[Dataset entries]
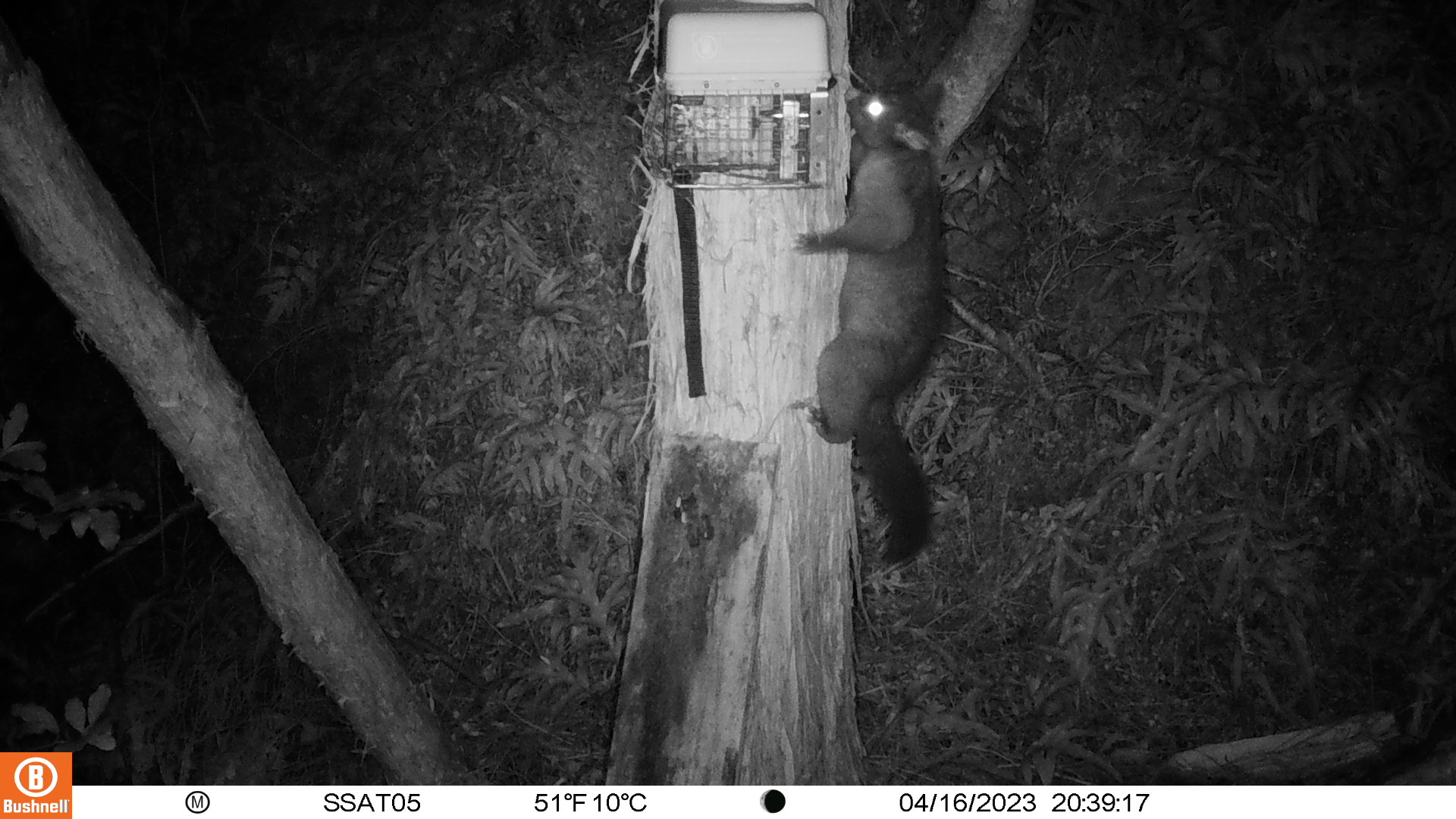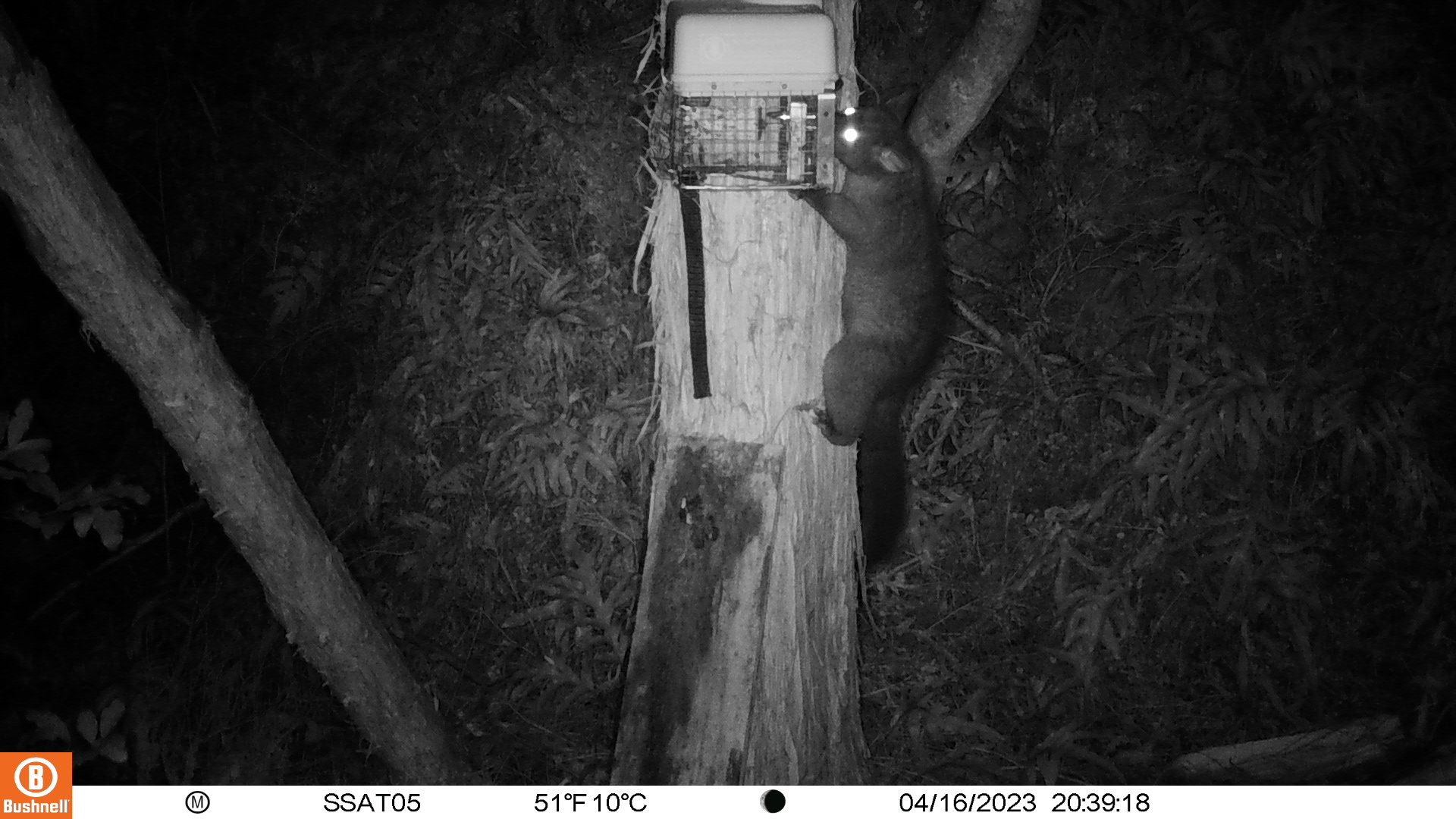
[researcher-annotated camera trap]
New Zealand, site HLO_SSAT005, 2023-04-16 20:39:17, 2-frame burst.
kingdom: Animalia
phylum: Chordata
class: Mammalia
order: Diprotodontia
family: Phalangeridae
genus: Trichosurus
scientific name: Trichosurus vulpecula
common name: common brushtail possum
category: possum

Aim of the task: Repeat each entry precisely as it appears. Leave the pictures out.

Exercise answer:
[researcher-annotated camera trap]
New Zealand, site HLO_SSAT005, 2023-04-16 20:39:17, 2-frame burst.
kingdom: Animalia
phylum: Chordata
class: Mammalia
order: Diprotodontia
family: Phalangeridae
genus: Trichosurus
scientific name: Trichosurus vulpecula
common name: common brushtail possum
category: possum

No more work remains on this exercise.